Ashley's contractions started early during her third trimester. Soon after, she quit work to rest in bed. Weekly ultrasound scans showed the baby growing and kicking, stretching in anticipation of birth.
How to deliver the baby was the next critical issue. Cesarean section reduces the risk of HIV transmission to the child because the baby encounters the mother's virus-infected blood only briefly during the procedure. Unfortunately, the risks to the mother--infection, bleeding, and anesthetic complications--are higher for cesareans than for vaginal deliveries.
"All that matters is protecting my child. I'll take the knife," she said.
Eight months into the pregnancy, Ashley's contractions picked up again. Her cervix softened and began to open. We had to perform the cesarean before the bag of amniotic fluid broke, exposing the baby to virus in the mother's body.
Like any surgical procedure, cesarean section requires all the usual precautions: gowns, masks, gloves. But in the age of AIDS, we have added new barriers. The masks have shields to protect against splashes of blood. The gowns are impermeable. Everyone on the operating team wears two sets of gloves, and shoes are covered with knee-high gaiters. Still, performing a cesarean section on a woman with HIV is frightening because the initial focus is not to stop the bleeding but to deliver the baby as quickly and safely as possible. Removing the placenta is especially worrisome, because potentially lethal blood mixes with amniotic fluid and spills over the operating drapes.
Ashley's surgery was uneventful, and her baby girl, although small, seemed to thrive. She longed to nurse her daughter, but she had to give her formula to avoid transmitting the virus through breast milk. When the time came to test the baby for HIV, Ashley burst into tears. When the test results came back, she cried again. The child had escaped infection.

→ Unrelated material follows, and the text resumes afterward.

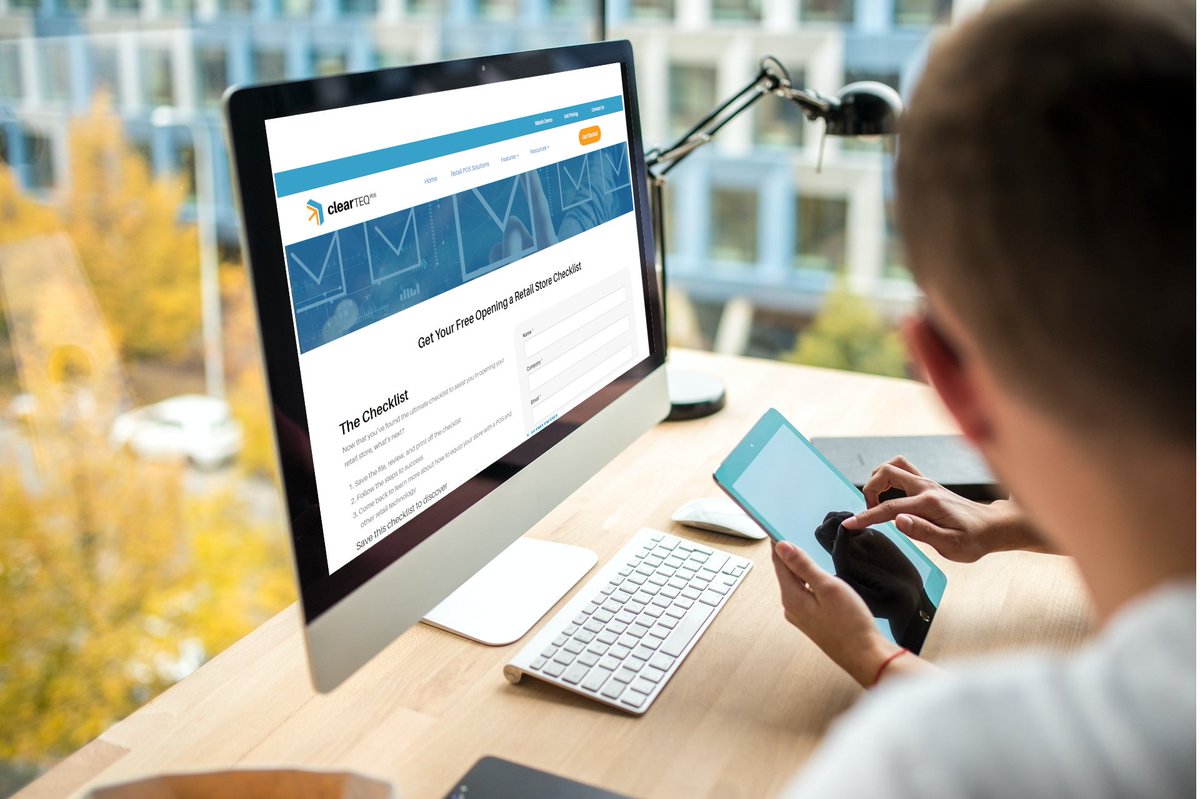 Look no further! Our experts have created a comprehensive checklist with the steps to open a #retailstore: srgmarketinginc.com/clearteqpos/ge…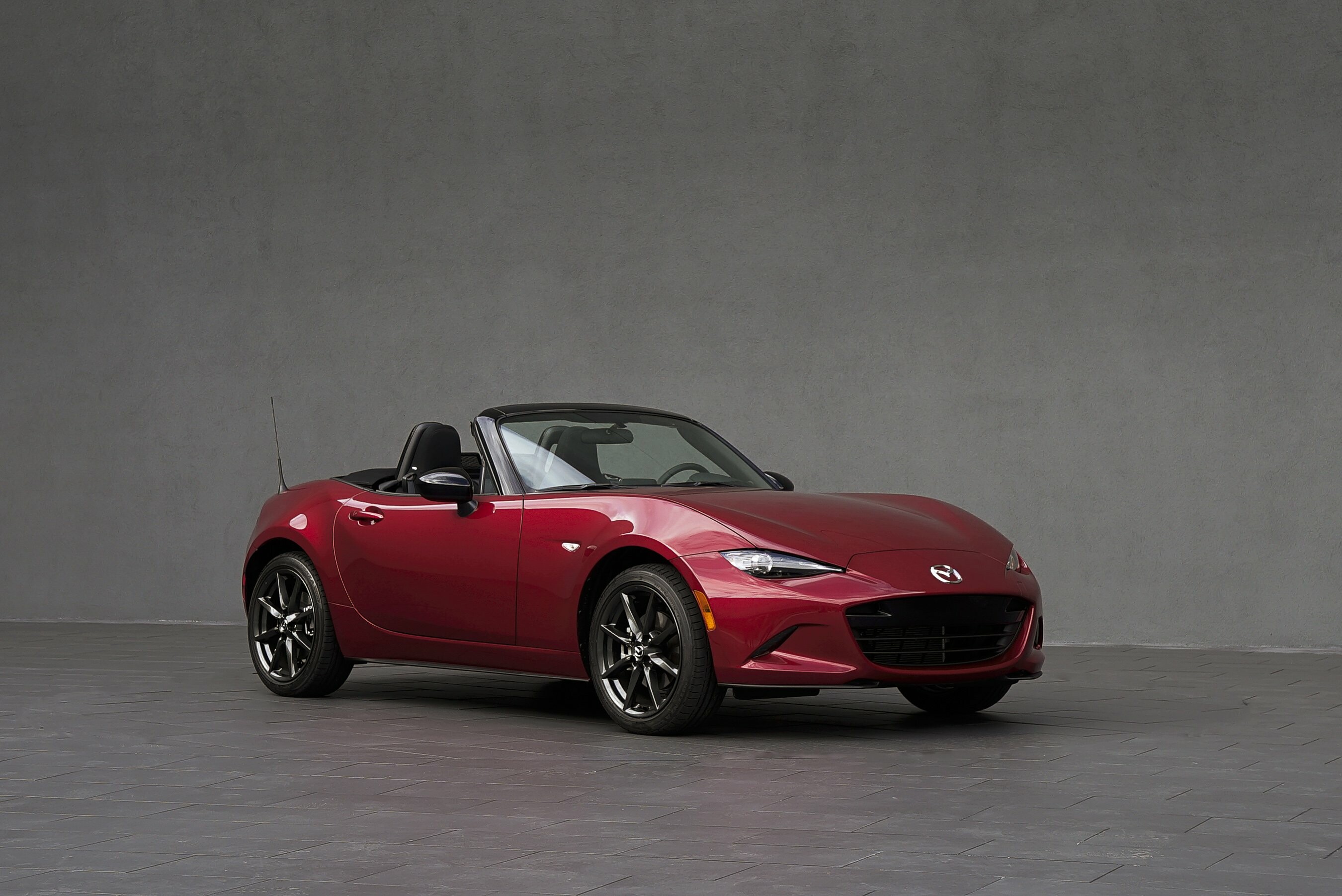 Mazda MX-5 Miata: Cars, Roadster, The first generation was in production until 1997. 2700x1810 HD Background.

The parents named her Hope.
Doctor on Call
Stewart Massad is an obstetrician/ gynecologist at Chicago's Cook County Hospital. Since he arrived at the hospital in 1993, his experience in caring for HIV-infected patients has changed dramatically. "It's scary to know you could get infected," he says, "but now it's less scary. And it's less stressful because patients are less likely to die when you're following them. They keep coming back. Doctors are more relaxed--there are more smiles and more joking." Massad has been a contributor to Vital Signs since 1995.